Tarpon, perch, barramundi, catfish, sooty grunter, and most of the smaller, northern fresh water species.
Trout, perch, small cod, eel, catfish and most of the smaller, southern fresh water species.
Freshwater shrimp, prawns or cherubin, cut fish strips or cubes, worms, insects, mud eye, corn kernels, peas doe mixes, fresh water crayfish flesh and red meat.

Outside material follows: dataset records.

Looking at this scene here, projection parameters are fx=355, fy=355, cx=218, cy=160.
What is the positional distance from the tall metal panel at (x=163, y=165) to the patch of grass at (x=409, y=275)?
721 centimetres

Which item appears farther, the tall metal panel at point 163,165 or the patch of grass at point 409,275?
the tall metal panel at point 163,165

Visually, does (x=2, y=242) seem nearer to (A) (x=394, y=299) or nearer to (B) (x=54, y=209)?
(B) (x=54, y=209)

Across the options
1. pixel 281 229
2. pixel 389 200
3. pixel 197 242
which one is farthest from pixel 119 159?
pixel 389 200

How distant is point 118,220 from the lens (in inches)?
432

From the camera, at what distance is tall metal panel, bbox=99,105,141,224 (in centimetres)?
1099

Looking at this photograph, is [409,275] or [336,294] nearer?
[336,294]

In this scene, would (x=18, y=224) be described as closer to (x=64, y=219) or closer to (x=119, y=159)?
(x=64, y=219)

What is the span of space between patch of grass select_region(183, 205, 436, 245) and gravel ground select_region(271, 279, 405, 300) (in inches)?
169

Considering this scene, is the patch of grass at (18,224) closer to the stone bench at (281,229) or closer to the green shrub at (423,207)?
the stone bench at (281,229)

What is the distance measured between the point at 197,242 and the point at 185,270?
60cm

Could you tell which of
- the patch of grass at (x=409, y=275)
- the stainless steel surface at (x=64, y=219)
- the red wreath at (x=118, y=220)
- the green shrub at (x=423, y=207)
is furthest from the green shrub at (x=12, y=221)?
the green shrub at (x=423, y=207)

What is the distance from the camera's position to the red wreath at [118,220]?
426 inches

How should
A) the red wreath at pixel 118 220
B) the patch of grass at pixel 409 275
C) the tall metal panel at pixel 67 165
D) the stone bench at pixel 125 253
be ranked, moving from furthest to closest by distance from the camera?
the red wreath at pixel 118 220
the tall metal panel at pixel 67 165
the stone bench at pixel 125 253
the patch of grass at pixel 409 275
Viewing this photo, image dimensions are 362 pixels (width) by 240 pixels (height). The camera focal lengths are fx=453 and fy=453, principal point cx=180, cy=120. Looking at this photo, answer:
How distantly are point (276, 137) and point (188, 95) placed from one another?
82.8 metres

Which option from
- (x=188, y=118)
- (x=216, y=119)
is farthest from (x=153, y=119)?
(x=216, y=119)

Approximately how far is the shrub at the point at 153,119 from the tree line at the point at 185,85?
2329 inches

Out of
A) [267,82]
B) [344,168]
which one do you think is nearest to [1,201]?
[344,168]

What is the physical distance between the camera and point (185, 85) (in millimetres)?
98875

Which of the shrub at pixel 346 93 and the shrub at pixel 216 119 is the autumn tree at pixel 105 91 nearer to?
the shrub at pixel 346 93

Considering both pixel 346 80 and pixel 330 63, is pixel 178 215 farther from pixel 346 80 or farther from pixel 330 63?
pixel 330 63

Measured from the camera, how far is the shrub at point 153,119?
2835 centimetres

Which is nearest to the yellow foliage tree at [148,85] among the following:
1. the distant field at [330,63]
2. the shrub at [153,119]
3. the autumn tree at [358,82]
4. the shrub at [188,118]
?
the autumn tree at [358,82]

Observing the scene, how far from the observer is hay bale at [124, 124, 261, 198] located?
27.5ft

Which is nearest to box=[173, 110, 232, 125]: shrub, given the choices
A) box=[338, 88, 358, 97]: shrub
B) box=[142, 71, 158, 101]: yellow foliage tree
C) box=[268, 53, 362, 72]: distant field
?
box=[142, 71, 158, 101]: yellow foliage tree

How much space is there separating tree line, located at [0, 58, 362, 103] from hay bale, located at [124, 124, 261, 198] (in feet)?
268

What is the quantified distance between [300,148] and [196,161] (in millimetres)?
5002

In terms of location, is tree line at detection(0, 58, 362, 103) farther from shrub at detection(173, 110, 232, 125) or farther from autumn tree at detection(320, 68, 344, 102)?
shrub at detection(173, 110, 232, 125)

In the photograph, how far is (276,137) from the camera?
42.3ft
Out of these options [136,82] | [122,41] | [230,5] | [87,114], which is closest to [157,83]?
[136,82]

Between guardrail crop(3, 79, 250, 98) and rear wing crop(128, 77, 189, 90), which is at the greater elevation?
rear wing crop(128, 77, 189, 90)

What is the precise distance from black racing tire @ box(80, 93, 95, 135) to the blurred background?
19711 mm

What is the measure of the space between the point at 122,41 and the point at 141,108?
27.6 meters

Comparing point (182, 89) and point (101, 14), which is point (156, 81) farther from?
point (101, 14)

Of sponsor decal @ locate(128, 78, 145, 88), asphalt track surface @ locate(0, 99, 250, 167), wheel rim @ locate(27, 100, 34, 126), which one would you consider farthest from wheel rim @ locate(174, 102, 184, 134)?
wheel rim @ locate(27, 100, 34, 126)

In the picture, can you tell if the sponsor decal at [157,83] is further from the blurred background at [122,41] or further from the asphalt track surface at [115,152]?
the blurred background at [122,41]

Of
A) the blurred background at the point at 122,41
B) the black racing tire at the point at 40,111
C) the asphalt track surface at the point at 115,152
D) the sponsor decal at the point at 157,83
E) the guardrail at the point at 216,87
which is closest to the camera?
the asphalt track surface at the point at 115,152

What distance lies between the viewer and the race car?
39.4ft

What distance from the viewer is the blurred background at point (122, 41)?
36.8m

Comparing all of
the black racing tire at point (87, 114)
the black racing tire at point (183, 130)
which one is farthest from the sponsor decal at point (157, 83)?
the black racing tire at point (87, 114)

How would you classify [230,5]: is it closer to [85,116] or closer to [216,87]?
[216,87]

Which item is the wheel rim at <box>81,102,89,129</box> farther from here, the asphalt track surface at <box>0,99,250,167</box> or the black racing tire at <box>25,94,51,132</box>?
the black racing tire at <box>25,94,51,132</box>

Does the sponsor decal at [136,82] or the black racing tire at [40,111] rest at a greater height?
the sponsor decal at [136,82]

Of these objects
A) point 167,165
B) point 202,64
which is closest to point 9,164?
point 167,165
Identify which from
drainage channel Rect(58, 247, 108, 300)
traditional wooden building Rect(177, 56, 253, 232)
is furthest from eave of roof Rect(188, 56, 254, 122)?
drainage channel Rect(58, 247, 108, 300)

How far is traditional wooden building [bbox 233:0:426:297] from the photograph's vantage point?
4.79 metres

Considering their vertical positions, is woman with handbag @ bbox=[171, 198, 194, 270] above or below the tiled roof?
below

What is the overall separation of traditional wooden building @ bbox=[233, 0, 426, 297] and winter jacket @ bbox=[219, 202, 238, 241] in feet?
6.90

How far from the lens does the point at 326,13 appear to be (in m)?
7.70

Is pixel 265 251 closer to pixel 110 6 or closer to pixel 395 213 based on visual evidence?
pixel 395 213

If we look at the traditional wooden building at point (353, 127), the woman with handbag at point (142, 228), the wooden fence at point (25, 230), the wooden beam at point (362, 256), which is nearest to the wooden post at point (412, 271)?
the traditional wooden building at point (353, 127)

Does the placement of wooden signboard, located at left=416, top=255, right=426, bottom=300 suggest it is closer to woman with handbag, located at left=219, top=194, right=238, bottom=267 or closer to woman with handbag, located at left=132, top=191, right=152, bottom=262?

The slow sinking rig is designed to present baits as naturally as possible as they slowly flutter their way down through the water column. Once a fish has picked the bait up it can move off without feeling any resistance from the rig what so ever. Cast the baited rig out into the desired location and place the fishing outfit into a secure, horizontal position. Leaving rods set in upright positions can often spook fussy species as they feel the rod tip movement. Reels need to be set in free spool and this can be easily achieved with overhead reels by engaging their ratchet. Spin reels do not often have this luxury unless they are a bait runner variety and an easy way around this is to flick the bail arm over and pull around a foot or so of line from the reel. Hold the line down onto the ground at around ninety degrees from the reels spool and place a large pinch of wet sand onto it. This will hold the line in place until a fish takes off resulting in line freely flowing from the reels spool without the fish being alerted. All the angler has to do is time their strike. Holding the fishing outfit with a large loop of line in one hand ready to drop is also a popular method used with this rig especially during a hot bite.
Swivel – Small sized 6 – 8 barrel, rolling or crane.
Hook – Small size 8 – 12 suicide or bait holder.
Leader – Nylon or fluoro carbon 10 – 20lb breaking strain.
0 – 20 meters, this rig casts best with spin tackle.